Nearly two years ago I wrote an article reflecting on whether the Supreme Court’s increased attention to lawyering issues during the 2009 term was mere coincidence, or something more. (By my count, in the 2009 term seventeen cases involved concerns related to lawyer ethics and professional conduct.) Last term the Court decided eight lawyering cases, which might cause one to dismiss 2009 as mere coincidence unless we consider that over the previous decade the Court typically took up less than a handful of such cases each year. So perhaps there is something more going on...
The 2011 term opens Monday, with the Court already having granted certiorari to seven cases involving the law of lawyering (by the way, the 2009 term also opened with seven lawyering cases and the Court added ten more). Here’s a preview:
- October 4. Maples v. Thomas. In Maples (otherwise known as the mailroom mix-up case), the Court will consider whether a death row prisoner's failure to appeal a decision because it was sent to his attorneys at an address where they no longer worked constitutes cause to excuse procedural default.
- October 4. Martinez v. Ryan. This case questions whether a criminal defendant, prohibited under state law from raising an ineffective assistance claim on direct appeal but allowed to raise the claim in a first post-conviction proceeding, has a federal constitutional right to effective assistance from his first post-conviction counsel's handling of his ineffective-assistance-of-trial-counsel claim. Steve Vladeck offers a helpful summary over on SCOTUSblog, link here.
- October 31. Missouri v. Frye and Lafler v. Cooper. These cases involve separate appeals but are linked together because they address similar issues: whether bad advice from a lawyer during plea negotiations may impact a subsequent guilty verdict. Frye's attorney neglected to inform him about two deals offered by prosecutors before he pled guilty. Cooper was advised against taking a plea deal by his attorney only to be found guilty.
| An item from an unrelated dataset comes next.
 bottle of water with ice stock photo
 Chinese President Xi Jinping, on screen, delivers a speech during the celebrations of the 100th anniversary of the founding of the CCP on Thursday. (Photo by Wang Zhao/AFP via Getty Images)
- November 8. Smith v. Cain. This case gives the Court another opportunity to weigh in on prosecutorial misconduct out of the District Attorney's office in Orleans Parish (the same source in Connick v. Thompson, where last term the Court overturned an $18 million jury award granted to Mr. Thompson after he was acquitted having served 18 years in prison).
- December 6. Martel v. Clair. At issue in Martel is whether a death row prisoner is entitled to a new court-appointed lawyer when the first fails to pursue critical evidence (here the evidence included exonerating DNA tests).
- Unscheduled. Filarsky v. Delia. The question presented by this case is whether qualified immunity extends to a private lawyer hired as outside counsel by local government to conduct an internal affairs investigation.